Tuesday, January 16, 2007

SOS: Scathing Online Schoolmarm:
Dave Frohnmayer Thinks You're Stupid

I've wrestled with my conscience over subjecting this morning's prose from the University of Oregon's president - an opinion piece in response to a faculty piece in the same paper which pointed out that the president's sports-obsession is destroying the school - to SOS scrutiny.

The president's love of sports has taken a toll not merely on his prose style (assuming he, rather than a staff member, wrote the piece) but on his ability to reason. What purpose is served in close analysis of the efforts of such a person to express himself? Isn't it a species of cruelty to play with this person's words, as a cat plays with a mouse?

Yes. Let's go to it.



President Frohnmayer takes a peaceful, non-conflictual approach to the subject:

In my 12 years as president of the University of Oregon, I have watched debates that pit the various elements of higher education against one another.

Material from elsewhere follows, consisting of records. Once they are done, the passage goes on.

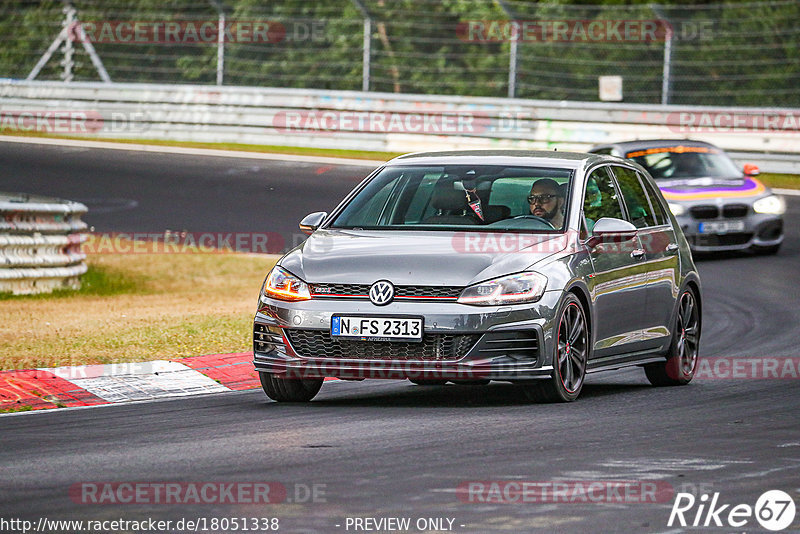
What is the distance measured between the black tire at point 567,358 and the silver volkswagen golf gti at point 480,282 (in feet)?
0.04

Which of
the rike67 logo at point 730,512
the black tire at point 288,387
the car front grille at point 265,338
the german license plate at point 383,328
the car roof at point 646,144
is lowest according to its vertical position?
the black tire at point 288,387

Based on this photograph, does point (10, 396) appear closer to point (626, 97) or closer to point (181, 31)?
point (626, 97)

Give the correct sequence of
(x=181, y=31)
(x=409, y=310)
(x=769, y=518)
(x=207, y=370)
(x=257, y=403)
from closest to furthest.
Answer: (x=769, y=518) < (x=409, y=310) < (x=257, y=403) < (x=207, y=370) < (x=181, y=31)

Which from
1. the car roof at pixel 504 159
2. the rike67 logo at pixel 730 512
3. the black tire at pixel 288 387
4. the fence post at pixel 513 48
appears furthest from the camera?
the fence post at pixel 513 48

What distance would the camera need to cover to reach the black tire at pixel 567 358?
9148mm

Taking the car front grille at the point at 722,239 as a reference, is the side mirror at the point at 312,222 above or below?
above

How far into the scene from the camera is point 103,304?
15.9 m

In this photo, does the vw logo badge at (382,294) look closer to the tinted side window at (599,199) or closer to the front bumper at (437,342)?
the front bumper at (437,342)

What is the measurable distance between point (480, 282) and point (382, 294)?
55cm

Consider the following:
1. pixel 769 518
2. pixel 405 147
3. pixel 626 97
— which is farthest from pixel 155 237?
pixel 769 518

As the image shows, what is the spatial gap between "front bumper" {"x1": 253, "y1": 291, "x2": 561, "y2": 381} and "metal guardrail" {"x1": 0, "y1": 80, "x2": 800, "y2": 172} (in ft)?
57.2

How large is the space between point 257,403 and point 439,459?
253 cm

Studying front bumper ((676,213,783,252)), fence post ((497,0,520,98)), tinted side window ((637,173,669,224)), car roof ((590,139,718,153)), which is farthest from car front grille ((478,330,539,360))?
fence post ((497,0,520,98))

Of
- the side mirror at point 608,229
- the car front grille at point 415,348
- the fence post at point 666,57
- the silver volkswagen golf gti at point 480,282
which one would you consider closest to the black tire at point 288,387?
the silver volkswagen golf gti at point 480,282
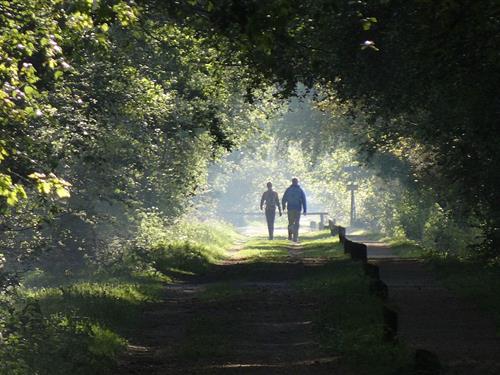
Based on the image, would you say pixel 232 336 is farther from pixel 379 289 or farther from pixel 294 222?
pixel 294 222

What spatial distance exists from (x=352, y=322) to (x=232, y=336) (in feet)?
5.30

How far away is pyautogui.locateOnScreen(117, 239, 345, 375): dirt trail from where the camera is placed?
12531 millimetres

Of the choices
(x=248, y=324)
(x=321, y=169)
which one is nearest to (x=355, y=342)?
(x=248, y=324)

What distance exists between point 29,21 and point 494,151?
10.0 m

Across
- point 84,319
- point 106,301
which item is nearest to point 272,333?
point 84,319

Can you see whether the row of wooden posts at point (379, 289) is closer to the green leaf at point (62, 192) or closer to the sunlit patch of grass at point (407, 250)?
the sunlit patch of grass at point (407, 250)

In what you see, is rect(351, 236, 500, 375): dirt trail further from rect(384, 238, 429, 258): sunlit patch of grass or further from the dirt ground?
rect(384, 238, 429, 258): sunlit patch of grass

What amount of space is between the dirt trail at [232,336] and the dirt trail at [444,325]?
52.2 inches

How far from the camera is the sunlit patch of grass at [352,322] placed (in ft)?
39.5

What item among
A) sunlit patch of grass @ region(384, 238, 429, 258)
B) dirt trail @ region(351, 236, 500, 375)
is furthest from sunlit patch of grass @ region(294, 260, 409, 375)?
sunlit patch of grass @ region(384, 238, 429, 258)

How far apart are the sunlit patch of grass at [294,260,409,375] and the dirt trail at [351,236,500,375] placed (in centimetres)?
46

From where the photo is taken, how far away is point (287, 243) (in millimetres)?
43531

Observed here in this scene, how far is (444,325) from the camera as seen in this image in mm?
15578

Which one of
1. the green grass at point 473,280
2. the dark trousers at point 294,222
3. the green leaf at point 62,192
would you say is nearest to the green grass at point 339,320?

These debates assume that the success of one comes at the expense of the other - research or teaching, undergraduate education or graduate, in-state students or out of state.

These are false dichotomies.

Equally spurious is the debate that pits athletics against academics. To argue that one must choose academic excellence or athletic excellence is an oversimplification.


These are actually very true dichtomies, as the president knows, or ought to know, and there's no dichotomy more spectacular than that between sport and educational seriousness. I wonder whether Frohnmayer has asked himself why the Congress is bearing down on the NCAA's tax exemptions for university sports activities. Certainly the government understands that the dichotomy not only exists but has become so sharp that little to no discernable educational activity for many of their students exists at more and more big sports schools. Why should taxpayers support highly profitable sports programs that don't educate their athletes?

The president next falls into the saying-it-makes-it-so trap. Just as Donna Shalala thinks that saying her university is a serious academic institution makes it one, so President Frohnmayer thinks that repeating boilerplate from UO public relations materials makes their content true.

Another way of saying this is that President Frohnmayer thinks you're dumb. He figures he doesn't have to make a case for his claims, the way the faculty, in their piece, did (scroll down).

Academic quality is the cornerstone of our identity as a public research university. It is defined in our mission statement, "a community of scholars committed to the highest standards of academic inquiry, learning and service."

Duck athletics is an integral part of this university, and we should demand and expect the same degree of excellence on the athletic field as we do in the classroom.

The relationship between sports and academics is kept in proper perspective by basing every decision related to athletics on the fundamental principle that athletes are students first.

We take great pride in such measures of our academic success as the graduation rates of our student- athletes.



Cornerstone, mission statement, community of scholars, integral part, excellence, athletes are students first, take great pride... This is hollow language.

The president will note, irrelevantly, that the sports program pays for itself...

I mean, not only is it irrelevant to whether it's destroying the university that the sports program pays for itself; stressing this meaningless fact enables the president to avoid taking up the big story everyone's talking about in regard to college sports: The possibility that - precisely because of indifference to educational values and hot aching passion for games among administrations like Frohnmayer's, the government might withdraw education-based tax exemptions.

Final paragraph:

Our mission is to achieve excellence in all areas of the university - the classroom, the laboratory and the athletic field. From Bill Bowerman to our prize-winning faculty to our 19 Rhodes Scholars, the UO legacy for academic and athletic distinction can and will continue side by side.


Side by side we'll stride into the dawn of academic and athletic excellence! Take my hand and go with me there!